For those users who are affected by CryptoLocker and did not have a backup, trying to pay the ransom has been a difficult process. This is because antivirus programs remove the infection or the registry key that is required to pay the ransom and decrypt the files. It appears that the malware developers were listening, as they have now implemented a decryption service that is designed to look like a customer support site. This service is available by connecting directly to a Command & Control server's IP address or hostname or through Tor via the f2d2v7soksbskekh.onion/ address.
Infected users can use this service to upload a CryptoLocker encrypted file and have your "order" looked up. If your order is found, it will display the date that your computer was infected and your public key. It will then prompt you to purchase the private key by sending 10 bitcoins or approximately $2,120 USD. Once a payment is made it must have 10-15 bitcoin confirmations before your private key and a decrypter will be made available for download. They further state that if you have previously paid the ransom, they will provide the private key and decrypter to you for free.

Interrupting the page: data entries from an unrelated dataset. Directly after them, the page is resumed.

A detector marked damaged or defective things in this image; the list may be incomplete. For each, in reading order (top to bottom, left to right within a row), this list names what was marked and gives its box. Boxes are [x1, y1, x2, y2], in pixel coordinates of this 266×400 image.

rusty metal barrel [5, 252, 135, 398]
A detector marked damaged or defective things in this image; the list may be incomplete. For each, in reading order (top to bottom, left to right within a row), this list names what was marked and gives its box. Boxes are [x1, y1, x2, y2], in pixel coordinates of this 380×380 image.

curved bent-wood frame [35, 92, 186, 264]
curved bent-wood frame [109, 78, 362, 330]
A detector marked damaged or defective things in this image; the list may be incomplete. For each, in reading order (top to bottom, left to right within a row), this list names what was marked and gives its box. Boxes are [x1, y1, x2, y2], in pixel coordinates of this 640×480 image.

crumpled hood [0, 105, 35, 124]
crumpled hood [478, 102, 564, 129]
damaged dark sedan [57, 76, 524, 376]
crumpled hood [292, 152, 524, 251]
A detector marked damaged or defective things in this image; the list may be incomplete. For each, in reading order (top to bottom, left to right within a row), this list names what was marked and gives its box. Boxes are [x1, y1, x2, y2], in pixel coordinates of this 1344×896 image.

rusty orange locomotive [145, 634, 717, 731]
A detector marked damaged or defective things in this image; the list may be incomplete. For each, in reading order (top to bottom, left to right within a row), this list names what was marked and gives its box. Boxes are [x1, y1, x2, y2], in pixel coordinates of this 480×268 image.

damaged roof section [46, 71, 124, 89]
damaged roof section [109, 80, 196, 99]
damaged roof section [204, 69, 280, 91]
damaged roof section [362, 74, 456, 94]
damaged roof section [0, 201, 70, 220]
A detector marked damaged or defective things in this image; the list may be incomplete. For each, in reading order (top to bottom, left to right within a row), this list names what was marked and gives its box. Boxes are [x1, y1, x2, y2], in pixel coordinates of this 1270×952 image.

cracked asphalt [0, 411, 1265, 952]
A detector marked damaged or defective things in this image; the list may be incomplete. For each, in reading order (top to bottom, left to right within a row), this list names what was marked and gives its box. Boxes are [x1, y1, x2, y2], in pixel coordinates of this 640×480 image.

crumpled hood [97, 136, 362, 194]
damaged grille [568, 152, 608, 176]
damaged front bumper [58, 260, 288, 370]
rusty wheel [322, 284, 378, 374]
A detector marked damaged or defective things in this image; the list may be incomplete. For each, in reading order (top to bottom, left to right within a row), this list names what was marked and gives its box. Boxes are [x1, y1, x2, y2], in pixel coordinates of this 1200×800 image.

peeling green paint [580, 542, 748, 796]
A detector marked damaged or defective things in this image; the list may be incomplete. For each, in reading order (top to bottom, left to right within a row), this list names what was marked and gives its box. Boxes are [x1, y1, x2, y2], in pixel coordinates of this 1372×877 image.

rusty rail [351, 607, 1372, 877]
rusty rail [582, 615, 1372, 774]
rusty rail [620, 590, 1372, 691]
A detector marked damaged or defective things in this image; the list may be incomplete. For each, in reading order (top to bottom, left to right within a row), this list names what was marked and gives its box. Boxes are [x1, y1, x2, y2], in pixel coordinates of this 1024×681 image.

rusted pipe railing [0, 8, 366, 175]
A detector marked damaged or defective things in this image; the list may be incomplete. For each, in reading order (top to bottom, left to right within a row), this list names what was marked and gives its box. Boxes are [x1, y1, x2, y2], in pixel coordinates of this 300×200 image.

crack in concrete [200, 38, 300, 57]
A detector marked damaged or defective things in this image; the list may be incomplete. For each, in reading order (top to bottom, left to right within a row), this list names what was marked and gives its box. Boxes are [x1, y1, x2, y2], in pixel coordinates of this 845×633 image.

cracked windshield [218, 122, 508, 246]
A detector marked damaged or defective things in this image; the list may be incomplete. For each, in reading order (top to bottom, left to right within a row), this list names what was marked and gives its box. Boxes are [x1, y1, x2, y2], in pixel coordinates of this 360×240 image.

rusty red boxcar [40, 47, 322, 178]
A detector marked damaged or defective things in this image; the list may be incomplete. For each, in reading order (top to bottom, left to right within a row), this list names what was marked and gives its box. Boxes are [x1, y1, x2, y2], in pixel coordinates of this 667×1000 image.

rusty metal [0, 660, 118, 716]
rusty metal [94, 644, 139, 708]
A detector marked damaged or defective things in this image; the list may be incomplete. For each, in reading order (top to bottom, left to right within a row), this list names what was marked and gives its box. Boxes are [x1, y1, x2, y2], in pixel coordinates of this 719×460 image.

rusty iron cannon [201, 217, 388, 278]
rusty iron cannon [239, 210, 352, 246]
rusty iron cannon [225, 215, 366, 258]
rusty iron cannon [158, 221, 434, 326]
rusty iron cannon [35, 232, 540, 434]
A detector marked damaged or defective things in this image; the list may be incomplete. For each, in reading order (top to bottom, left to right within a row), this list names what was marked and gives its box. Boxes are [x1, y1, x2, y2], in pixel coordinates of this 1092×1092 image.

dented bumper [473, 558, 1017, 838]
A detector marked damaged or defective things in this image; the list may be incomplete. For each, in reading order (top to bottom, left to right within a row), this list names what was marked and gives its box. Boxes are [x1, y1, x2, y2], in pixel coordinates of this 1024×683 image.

In the past, users were able to use the main CryptoLocker program to decrypt their files by paying 2 bitcoins. If an AV program deleted the infection, as long as they had the required registry key, they could download the infection as a file called 0388.exe and run it again to pay the ransom. At this time, the 0388.exe files are now longer available for download. Due to this, it is unsure as of yet if this new decryption service, and the price of 10 bitcoins, will become the new cost decryption if the infection is removed.
More information about this infection can be found in the CryptoLocker Ransomware Information Guide and FAQ.
The decryption service now still allows you to pay 2 bitcoins during your normal 3 day timer period. After that period, the price increases to 10 bitcoins.